Ah, le Diana ! On l’a déjà mis à toutes les sauces depuis le temps qu’il existe !

Si vous vous en souvenez, je vous l’ai déjà présenté LA, alors qu’il s’appelait Diana F+ ou ICI pour l’original.

Lomography l’avait déjà doté d’un dos, alors amovible, pour des films Instax Mini. Mais sa mise en œuvre et, surtout, la qualité des images délivrées, ne lui ont pas offert un grand succès.De plus, il fallait ôter le dos, retirer une petite pièce qu’on perdait un coup sur deux et qui empêchait alors de pouvoir remettre un film 120 dedans, puis insérer le dos Instax, qui avait une commande à part pour le déclenchement. Pas pratique.

Mais c’était sans compter sur ces gentils fous, qui ont remis le couvert, en grand cette fois.

Un peu d’histoire.

Vais-je vous refaire l’historique du Diana ?
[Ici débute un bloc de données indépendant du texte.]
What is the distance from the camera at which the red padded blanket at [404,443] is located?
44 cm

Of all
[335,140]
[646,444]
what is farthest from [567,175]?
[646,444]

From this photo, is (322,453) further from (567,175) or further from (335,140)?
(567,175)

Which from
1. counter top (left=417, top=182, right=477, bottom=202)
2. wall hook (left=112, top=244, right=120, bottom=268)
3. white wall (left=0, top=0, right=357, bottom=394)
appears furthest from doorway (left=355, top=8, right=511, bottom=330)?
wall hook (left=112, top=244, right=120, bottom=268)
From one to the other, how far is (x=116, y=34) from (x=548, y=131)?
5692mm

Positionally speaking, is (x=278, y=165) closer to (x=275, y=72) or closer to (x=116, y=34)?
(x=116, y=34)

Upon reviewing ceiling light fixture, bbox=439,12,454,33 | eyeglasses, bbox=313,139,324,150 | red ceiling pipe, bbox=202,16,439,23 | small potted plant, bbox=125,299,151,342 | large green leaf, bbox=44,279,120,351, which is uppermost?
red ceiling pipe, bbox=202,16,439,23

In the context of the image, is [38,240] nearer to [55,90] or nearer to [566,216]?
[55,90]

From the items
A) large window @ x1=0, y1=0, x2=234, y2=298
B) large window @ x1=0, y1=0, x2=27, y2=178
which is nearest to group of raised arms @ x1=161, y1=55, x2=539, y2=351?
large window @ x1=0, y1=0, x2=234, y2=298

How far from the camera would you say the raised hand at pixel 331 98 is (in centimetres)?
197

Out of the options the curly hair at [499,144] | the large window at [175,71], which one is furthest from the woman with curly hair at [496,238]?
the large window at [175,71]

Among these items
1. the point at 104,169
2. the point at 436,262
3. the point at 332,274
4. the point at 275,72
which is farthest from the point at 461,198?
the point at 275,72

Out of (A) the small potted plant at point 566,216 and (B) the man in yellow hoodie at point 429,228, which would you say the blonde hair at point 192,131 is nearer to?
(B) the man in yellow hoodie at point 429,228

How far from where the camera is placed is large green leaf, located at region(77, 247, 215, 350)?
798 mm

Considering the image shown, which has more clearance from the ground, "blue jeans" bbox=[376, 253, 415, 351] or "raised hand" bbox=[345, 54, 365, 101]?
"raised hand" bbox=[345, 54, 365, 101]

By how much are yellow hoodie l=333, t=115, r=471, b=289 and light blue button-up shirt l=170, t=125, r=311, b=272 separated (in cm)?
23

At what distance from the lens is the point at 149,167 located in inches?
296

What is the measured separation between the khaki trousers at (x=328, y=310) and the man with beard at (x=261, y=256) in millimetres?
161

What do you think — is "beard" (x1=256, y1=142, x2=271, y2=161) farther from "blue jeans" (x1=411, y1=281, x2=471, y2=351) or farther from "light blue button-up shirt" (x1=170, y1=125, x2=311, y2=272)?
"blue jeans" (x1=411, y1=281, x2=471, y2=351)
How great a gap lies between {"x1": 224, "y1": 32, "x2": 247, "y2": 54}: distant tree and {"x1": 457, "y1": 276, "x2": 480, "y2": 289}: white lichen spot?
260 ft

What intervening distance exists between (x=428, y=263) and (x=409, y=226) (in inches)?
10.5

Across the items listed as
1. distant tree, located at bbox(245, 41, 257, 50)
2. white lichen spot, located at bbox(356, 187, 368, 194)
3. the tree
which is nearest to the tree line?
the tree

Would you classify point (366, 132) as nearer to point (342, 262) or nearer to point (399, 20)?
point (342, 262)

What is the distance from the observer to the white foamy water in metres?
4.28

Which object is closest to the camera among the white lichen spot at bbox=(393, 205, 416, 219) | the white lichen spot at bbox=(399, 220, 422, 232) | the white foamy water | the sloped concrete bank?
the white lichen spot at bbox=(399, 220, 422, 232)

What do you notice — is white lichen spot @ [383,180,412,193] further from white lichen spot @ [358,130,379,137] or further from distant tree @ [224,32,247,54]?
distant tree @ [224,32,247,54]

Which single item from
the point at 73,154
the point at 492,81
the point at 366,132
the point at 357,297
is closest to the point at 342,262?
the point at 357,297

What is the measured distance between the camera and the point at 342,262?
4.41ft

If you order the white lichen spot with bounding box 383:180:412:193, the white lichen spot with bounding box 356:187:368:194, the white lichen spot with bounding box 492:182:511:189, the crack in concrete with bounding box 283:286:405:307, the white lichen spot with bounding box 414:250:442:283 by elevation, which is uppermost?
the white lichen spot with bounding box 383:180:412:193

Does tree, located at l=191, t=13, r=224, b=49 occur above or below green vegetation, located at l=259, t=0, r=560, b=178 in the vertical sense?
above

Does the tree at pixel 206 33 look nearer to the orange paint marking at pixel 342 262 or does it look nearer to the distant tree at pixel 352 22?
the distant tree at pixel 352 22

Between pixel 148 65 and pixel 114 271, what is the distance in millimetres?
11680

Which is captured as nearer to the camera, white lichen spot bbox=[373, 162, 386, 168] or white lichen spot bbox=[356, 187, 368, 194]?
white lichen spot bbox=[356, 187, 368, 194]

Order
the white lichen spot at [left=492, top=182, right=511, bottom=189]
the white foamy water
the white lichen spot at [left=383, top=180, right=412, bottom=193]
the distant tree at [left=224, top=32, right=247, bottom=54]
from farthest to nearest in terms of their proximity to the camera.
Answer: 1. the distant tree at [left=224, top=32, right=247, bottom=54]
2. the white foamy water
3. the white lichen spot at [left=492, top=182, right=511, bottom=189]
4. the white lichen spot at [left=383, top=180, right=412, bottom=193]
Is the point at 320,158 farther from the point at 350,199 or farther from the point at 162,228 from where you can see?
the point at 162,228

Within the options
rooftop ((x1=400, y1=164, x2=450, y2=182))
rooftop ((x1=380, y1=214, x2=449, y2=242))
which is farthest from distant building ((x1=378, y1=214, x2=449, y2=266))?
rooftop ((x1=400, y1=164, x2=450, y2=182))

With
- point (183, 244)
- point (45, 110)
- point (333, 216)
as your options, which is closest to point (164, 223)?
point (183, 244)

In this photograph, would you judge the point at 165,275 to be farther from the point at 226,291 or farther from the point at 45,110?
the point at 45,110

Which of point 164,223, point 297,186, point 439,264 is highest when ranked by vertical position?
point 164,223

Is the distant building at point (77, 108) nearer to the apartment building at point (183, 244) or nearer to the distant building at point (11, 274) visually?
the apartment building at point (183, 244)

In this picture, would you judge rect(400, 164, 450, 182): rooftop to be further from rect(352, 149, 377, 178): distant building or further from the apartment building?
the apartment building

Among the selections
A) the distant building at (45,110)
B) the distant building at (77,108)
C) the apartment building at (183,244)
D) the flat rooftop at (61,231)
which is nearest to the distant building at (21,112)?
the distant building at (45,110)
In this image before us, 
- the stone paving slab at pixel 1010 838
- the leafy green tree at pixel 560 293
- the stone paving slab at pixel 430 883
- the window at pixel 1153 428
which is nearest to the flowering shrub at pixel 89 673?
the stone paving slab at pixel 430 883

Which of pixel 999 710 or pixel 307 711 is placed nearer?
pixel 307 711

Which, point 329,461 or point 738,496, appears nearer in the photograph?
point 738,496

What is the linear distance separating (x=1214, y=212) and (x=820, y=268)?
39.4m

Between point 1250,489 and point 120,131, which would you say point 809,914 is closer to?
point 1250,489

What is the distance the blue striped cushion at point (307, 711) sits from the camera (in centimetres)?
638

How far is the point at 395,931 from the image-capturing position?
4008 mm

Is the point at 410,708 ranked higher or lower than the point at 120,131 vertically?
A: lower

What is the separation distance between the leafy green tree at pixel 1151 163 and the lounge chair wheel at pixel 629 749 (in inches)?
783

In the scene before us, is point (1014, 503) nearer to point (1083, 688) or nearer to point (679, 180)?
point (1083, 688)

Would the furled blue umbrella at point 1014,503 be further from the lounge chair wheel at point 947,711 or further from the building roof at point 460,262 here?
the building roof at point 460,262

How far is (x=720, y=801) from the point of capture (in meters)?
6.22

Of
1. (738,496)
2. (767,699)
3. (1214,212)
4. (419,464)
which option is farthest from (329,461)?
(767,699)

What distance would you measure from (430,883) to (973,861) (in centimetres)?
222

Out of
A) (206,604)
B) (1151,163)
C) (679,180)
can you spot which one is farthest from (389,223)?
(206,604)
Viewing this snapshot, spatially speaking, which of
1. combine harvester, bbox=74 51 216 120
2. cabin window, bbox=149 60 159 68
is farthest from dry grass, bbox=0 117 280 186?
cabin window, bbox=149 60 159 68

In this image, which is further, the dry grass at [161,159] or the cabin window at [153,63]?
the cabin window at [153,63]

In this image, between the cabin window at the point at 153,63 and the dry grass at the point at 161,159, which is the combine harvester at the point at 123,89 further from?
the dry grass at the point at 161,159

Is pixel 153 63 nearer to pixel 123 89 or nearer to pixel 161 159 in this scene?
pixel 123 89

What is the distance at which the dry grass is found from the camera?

Et bien pour une fois, je vous renvoie aux articles déjà écris et que vous pouvez retrouver en cliquant sur les liens ici plus haut.

Chouette …

Présentation du Lomography Diana Instant Square 75mm.

Vous ne serez pas étonné si je vous dis qu’il est toujours en plastique, toujours dans les mêmes couleurs noire et bleue un rien flashy.

Mais il a pris de l’embonpoint car il est plus haut que son homologue en 120 et là où se trouvait le viseur, nous avons maintenant une plaque miroir (pour les selfies ?), ce qui oblige celui qui a l’habitude de cadrer avec un viseur d’ajouter encore un peu de hauteur en glissant un viseur dans la griffe porte-accessoire. Ce qui est sans conséquence sur le flash, celui-ci se fichant dans deux trous sur le dessus du capot.

Ensuite il y a l’objectif, tout en plastique comme il se doit mais lui aussi à bien grossi.

Il est muni comme d’habitude d’une curseur B/N : B étant la pose longue (peu utile car il n’y a pas de déclencheur souple et le risque de bougé est alors important) et N le mode normal soit 1/100s environ. A côté, le levier de déclenchement, et en dessous, un curseur pour passer du P au soleil, au soleil sous nuage ou enfin aux nuages, ce qui correspond, dans l’ordre, à une ouverture de f150 (un sténopé), f32, f19 et f11.

La lentille tourne, pour régler la distance, de 4m à l’infini (paysage ou grand groupe), de 2 à 4m (ou groupe), de 1 à 2 m (portrait).

Les compléments optiques correspondent à un 20 mm Fisheye, 38 mm Grand Angle, 55 mm Gros plan, 75 mm normal et 110 mm Télé.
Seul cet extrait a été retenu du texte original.